Drive already mounted at /content/drive; to attempt to forcibly remount, call drive.mount("/content/drive", force_remount=True).


In [None]:
import os
import numpy as np
from keras.models import Sequential
from keras.layers import Embedding, LSTM, Dense
from keras.preprocessing.text import Tokenizer
from tensorflow.keras.preprocessing.sequence import pad_sequences
from keras.callbacks import ModelCheckpoint
from keras.models import save_model, load_model
import re

# Step 1: Prepare the Dataset
corpus_folder = '/content/drive/MyDrive/Datasets/Budget_speech/TXT'

def read_corpus(corpus_folder='/content/drive/MyDrive/Datasets/Budget_speech/TXT'):
    corpus_text = ''
    for filename in os.listdir(corpus_folder):
        file_path = os.path.join(corpus_folder, filename)
        with open(file_path, "r") as f:
            corpus_text += f.read().lower()
    return corpus_text

# Step 2: Text Preprocessing

def process_text():
    corpus_text = read_corpus()
    filters = '!"#$%&()*+/:;<=>?@[\\]^_`{|}~'
    tokenizer = Tokenizer(filters=filters)
    tokenizer.fit_on_texts([corpus_text])

    vocab_size = len(tokenizer.word_index) + 1
    sequences = tokenizer.texts_to_sequences([corpus_text])[0]
    return vocab_size, sequences, tokenizer

# Step 3: Prepare Training Data


def build_model():
    vocab_size, sequences,tokenizer = process_text()
    sequence_length = 10
    sequences = np.array(sequences)
    X = []
    y = []

    for i in range(sequence_length, len(sequences)):
        sequence = sequences[i-sequence_length:i]
        target = sequences[i]
        X.append(sequence)
        y.append(target)

    X = np.array(X)
    y = np.array(y)

    # Pad sequences if needed
    X = pad_sequences(X, maxlen=sequence_length)

    # Step 4: Build the Language Model
    model = Sequential()
    model.add(Embedding(vocab_size, 100, input_length=sequence_length))
    model.add(LSTM(128, return_sequences=True))
    model.add(LSTM(128))
    model.add(Dense(vocab_size, activation='softmax'))

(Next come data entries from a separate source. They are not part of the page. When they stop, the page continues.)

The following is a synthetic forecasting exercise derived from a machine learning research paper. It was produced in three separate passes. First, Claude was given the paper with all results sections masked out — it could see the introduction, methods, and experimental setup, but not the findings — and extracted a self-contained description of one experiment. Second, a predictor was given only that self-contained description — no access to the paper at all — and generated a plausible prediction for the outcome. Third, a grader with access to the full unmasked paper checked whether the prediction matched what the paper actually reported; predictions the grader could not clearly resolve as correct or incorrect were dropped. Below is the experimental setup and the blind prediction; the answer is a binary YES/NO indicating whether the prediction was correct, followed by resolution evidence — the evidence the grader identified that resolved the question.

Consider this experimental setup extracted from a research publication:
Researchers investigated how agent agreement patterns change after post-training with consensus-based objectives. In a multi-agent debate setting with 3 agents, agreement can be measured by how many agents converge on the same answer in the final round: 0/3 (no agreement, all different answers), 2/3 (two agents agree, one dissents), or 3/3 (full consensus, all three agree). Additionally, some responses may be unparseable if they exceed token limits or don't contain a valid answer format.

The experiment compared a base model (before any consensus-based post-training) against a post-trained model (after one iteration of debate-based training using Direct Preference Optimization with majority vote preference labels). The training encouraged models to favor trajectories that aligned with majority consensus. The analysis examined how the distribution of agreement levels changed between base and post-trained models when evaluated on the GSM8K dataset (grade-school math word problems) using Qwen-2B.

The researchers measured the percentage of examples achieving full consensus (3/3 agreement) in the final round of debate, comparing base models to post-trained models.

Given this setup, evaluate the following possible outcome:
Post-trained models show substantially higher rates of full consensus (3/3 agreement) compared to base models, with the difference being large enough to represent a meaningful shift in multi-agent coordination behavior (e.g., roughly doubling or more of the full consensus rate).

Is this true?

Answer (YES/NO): YES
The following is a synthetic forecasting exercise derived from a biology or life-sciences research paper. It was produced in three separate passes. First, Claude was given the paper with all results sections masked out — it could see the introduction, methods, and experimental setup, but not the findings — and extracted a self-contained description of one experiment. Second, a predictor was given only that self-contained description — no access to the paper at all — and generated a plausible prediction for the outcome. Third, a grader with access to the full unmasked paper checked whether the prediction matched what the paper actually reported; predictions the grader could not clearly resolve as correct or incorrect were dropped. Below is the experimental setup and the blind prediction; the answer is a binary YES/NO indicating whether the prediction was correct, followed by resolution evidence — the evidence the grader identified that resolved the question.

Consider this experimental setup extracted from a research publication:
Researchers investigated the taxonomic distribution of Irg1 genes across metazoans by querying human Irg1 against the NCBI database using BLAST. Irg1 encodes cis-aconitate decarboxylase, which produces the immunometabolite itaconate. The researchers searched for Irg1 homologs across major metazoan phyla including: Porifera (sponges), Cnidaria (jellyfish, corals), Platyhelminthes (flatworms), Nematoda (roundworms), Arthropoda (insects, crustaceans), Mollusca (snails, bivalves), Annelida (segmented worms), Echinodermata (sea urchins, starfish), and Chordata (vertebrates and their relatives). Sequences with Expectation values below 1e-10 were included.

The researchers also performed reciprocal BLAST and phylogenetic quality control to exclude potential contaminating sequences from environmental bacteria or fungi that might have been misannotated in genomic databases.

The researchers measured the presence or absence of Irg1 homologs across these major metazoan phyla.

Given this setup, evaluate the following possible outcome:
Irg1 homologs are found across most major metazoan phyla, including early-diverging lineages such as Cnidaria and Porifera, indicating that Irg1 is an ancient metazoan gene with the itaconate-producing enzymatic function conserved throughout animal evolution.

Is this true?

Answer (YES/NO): NO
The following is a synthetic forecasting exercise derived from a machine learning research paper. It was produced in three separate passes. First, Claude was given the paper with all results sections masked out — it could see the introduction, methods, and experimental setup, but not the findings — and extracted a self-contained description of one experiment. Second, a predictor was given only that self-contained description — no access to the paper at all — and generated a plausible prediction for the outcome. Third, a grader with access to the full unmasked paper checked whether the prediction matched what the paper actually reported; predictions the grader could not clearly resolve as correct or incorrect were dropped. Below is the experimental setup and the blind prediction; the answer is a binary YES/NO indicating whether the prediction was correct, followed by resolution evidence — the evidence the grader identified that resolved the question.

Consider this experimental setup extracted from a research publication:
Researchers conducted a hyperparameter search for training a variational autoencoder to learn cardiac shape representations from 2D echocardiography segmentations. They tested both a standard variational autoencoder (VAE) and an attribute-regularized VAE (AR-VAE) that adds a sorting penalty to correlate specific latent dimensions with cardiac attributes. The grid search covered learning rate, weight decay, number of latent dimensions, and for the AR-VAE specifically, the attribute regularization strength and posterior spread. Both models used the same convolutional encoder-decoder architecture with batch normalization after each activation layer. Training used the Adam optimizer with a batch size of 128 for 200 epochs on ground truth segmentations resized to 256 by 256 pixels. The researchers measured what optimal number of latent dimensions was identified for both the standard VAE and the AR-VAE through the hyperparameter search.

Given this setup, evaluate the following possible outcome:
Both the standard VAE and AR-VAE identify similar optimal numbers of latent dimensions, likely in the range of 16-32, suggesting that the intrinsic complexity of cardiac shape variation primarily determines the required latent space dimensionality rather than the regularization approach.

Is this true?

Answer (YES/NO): YES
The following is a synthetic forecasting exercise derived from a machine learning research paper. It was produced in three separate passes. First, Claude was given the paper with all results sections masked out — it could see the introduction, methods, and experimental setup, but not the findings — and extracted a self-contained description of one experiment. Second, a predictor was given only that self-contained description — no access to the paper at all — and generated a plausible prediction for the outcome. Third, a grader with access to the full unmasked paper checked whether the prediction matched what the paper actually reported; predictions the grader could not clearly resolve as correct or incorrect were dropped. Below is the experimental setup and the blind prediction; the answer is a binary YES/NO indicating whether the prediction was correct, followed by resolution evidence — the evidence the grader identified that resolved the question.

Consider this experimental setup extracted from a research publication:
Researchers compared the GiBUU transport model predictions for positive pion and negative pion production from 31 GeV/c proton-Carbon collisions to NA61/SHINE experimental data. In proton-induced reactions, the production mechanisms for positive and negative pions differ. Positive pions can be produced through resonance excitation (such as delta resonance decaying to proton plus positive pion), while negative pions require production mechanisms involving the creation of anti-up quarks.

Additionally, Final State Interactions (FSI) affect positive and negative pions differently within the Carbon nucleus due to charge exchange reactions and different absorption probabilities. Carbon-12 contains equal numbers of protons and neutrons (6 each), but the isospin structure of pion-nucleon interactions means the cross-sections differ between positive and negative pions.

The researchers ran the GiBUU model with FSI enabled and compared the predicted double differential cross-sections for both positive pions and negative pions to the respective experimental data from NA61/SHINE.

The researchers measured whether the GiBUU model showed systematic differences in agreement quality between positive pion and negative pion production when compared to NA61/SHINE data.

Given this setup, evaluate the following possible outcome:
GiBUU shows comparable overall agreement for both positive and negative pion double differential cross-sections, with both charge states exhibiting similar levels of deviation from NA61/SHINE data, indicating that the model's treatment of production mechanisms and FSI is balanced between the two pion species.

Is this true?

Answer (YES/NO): YES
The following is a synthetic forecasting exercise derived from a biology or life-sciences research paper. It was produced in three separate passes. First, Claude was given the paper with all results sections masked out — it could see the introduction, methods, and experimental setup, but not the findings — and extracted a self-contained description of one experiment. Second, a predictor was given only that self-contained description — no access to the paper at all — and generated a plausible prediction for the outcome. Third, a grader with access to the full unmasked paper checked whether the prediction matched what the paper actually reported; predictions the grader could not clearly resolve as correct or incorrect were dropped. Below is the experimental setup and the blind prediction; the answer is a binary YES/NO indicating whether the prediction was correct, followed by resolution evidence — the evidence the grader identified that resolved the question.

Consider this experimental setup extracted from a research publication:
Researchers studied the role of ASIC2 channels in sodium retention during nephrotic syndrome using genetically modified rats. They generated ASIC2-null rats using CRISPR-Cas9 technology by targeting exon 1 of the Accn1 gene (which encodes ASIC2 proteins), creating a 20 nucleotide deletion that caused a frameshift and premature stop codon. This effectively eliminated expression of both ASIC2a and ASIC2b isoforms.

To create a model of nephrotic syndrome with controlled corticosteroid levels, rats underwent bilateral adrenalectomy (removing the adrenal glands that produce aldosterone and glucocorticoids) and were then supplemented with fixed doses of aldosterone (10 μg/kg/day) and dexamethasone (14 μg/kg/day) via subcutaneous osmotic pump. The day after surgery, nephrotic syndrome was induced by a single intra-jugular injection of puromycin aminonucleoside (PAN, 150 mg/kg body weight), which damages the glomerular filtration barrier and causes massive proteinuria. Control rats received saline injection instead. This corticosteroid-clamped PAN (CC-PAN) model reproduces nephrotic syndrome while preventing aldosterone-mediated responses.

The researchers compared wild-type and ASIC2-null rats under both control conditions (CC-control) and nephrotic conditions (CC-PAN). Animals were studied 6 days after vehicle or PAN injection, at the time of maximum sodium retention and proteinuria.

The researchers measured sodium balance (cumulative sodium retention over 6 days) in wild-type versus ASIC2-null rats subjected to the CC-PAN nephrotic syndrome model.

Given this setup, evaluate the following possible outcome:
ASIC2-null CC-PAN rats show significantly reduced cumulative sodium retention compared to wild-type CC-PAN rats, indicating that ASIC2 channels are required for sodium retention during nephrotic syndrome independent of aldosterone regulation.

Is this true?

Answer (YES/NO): YES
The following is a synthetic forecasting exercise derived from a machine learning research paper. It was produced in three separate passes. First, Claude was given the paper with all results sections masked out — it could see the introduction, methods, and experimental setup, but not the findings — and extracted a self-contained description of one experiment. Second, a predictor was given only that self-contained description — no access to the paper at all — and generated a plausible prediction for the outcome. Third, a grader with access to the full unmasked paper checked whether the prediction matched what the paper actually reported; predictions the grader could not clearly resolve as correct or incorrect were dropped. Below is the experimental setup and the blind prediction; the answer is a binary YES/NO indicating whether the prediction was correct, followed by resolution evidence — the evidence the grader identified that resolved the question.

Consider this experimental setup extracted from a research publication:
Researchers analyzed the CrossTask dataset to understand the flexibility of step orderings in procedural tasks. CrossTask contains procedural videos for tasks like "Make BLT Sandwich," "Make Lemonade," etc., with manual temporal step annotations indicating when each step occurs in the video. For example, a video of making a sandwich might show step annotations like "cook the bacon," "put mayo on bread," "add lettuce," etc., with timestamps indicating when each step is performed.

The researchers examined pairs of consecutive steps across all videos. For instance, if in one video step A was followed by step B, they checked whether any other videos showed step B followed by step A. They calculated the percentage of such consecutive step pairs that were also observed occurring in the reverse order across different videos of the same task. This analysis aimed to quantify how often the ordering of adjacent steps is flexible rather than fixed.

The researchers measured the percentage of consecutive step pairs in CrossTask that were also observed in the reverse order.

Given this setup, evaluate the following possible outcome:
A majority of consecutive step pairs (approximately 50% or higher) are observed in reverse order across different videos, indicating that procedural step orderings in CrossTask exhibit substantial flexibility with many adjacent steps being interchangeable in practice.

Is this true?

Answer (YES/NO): YES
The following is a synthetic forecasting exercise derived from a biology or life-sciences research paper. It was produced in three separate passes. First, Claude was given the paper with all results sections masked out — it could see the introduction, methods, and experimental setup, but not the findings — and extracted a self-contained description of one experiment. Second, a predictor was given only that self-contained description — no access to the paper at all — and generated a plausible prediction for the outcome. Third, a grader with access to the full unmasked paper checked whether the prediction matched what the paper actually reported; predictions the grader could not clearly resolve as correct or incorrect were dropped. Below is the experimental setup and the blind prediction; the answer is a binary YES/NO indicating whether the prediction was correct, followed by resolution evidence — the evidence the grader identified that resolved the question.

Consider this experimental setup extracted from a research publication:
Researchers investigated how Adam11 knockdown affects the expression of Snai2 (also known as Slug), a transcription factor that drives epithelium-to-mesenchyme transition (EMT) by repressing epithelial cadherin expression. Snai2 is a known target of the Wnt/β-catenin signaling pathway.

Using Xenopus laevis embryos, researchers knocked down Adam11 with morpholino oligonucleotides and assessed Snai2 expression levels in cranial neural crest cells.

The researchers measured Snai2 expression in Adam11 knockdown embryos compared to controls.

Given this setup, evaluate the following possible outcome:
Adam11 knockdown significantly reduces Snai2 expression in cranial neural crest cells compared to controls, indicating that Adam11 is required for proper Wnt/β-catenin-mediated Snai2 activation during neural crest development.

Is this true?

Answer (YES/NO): NO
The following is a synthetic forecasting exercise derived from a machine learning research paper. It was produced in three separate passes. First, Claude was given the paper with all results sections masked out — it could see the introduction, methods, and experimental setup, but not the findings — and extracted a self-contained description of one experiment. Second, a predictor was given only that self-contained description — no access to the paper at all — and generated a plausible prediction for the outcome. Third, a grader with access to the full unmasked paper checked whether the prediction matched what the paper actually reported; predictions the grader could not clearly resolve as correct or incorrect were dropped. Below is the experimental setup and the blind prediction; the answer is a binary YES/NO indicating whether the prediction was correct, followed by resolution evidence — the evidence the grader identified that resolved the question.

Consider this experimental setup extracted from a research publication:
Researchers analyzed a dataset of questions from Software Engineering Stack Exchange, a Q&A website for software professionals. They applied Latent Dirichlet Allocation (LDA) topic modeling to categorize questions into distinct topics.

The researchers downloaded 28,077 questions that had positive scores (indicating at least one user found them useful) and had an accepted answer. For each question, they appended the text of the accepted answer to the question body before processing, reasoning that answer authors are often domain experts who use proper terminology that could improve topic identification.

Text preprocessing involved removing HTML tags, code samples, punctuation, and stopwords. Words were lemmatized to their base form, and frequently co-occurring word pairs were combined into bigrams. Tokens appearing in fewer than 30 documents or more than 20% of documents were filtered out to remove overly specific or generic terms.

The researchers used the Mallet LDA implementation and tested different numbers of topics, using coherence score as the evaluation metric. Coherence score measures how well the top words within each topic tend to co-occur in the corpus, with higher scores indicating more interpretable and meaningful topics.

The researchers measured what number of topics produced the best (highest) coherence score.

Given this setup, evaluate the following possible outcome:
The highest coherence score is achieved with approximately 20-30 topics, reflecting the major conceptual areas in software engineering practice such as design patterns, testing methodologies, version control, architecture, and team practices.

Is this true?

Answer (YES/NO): NO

    model.compile(loss='sparse_categorical_crossentropy', optimizer='adam')
    return X,y, model

def train():

    X,y,model = build_model()
    #we can add {epoch:02d}-{loss:.4f} to the filename to create epoch-wise chp files
    check_point_file = '/content/drive/MyDrive/Datasets/Budget_speech/Models/model_checkpoint.30+{epoch:02d}-{loss:.4f}.h5'
    if os.path.isfile('/content/drive/MyDrive/Datasets/Budget_speech/Models/model_checkpoint.10+20-1.3278.h5'):
      model.load_weights('/content/drive/MyDrive/Datasets/Budget_speech/Models/model_checkpoint.10+20-1.3278.h5')
    # Step 5: Train the Language Model

    checkpoint_callback = ModelCheckpoint(check_point_file,
                                        save_weights_only=False,
                                        save_best_only=True,
                                        monitor='val_loss')

    model.summary()

    # checkpoint_callback = ModelCheckpoint('./Models/model_checkpoint.h5',
    #                                       save_weights_only=False, save_best_only=True)
    # model.fit(X, y, batch_size=128, epochs=2, callbacks=[checkpoint_callback])
    model.fit(X, y, batch_size=128, epochs=10,
            validation_data=(X, y),
            callbacks=[checkpoint_callback])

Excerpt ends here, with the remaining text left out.